そんな入院生活の中、唯一の楽しみは夫の面会だった。仕事を終えて疲れていても、遅い時間にもかかわらず毎日面会に来てくれた。
面会時間外は、部屋ではなくデイルームでの面会となる。夜8時半、夫のメールが来るのを今か今かと待ちながらベッドの上でそわそわしている。そして到着メールが届くと、いそいそと子どもを連れて部屋を出る。
親子3人で過ごす30分足らずのこの時間が、何よりも幸せを実感するひとときだった。夫が優しいまなざしで子どもと触れ合う姿を見ていると、張りつめていた何かがスーッと解けていく。
この子を産んで良かった・・・と心から思う瞬間だ。退院の日が待ち遠しい。
入院中、廊下で見知らぬ助産師さんからたびたび声を掛けられた。
「子宮口が開かなくてお産が大変だった妊婦さん」として助産師さんたちに認知されていたらしく、私の顔を見て「あ!!」と立ち止まり、「無事に生まれたんだ、よかったね〜!」と喜んでくれる。
そして
「赤ちゃん、よく泣く子なんだってね〜」って。。

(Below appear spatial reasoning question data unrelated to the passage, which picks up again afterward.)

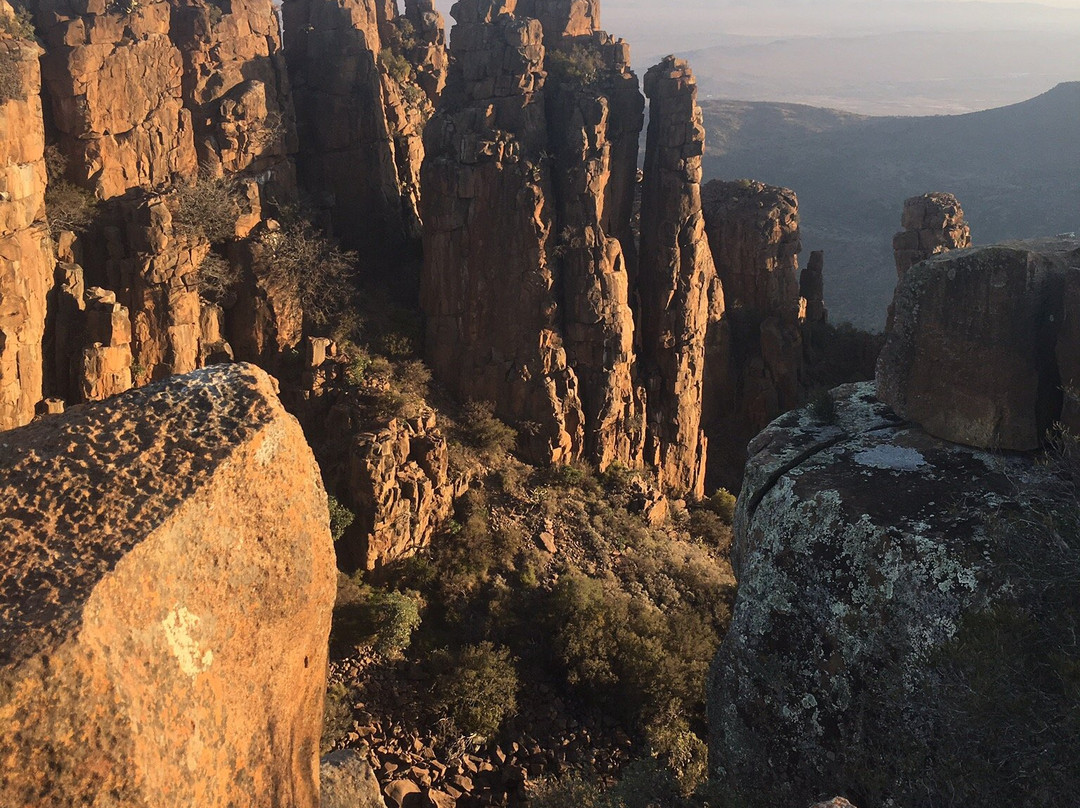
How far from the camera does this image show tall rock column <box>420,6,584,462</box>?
26391mm

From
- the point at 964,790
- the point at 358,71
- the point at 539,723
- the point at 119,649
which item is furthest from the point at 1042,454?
the point at 358,71

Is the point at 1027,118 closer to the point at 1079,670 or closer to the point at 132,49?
the point at 132,49

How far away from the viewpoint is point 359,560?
20.6 metres

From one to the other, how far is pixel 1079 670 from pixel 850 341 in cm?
3400

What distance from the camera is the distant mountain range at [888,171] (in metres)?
77.3

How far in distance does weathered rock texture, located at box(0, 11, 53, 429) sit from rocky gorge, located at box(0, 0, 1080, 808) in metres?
0.11

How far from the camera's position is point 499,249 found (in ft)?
87.7

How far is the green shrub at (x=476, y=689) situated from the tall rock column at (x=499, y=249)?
9.68 meters

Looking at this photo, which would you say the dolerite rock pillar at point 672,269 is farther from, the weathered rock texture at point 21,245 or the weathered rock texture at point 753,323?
the weathered rock texture at point 21,245

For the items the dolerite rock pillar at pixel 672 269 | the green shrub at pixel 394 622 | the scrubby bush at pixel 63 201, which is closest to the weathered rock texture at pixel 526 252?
the dolerite rock pillar at pixel 672 269

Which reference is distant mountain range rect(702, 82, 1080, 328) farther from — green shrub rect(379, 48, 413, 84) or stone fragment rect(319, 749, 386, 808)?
stone fragment rect(319, 749, 386, 808)

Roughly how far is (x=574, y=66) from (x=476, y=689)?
22.7 meters

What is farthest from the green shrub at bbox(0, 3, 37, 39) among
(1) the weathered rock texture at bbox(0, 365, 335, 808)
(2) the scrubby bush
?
(1) the weathered rock texture at bbox(0, 365, 335, 808)

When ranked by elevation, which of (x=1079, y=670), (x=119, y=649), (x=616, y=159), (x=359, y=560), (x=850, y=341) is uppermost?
(x=616, y=159)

。
・・・なんでそんなことまで広まっているのだろう、実習中の学生さんが付いてくれているせいだろうか・・・?
確かに、うちの子はよく泣く。
夜中に子どもを連れて病棟内を徘徊したり、赤ちゃんをナースステーションに預けるお母さんのメンバーは決まっており、私はそのうちの一人だった。
我が子は本当に泣き虫で、私がトイレやシャワーのためにナースステーションに預け、用を終えて迎えに行くと、決まって大泣きしていた。
小さな丸い顔を真っ赤にしながら涙を流して泣き叫ぶ姿は、まるでプチトマトのようだった。泣かれると困ってしまうのだけど、同時にその泣き顔が愛おしくてたまらない。
それに「大泣きする=元気」ということだ。私はよく泣くことのできる我が子の元気さに密かに満足している。元気が一番!いくら容姿やお金や才能や人に恵まれていても、健康でなければ始まらないのだから。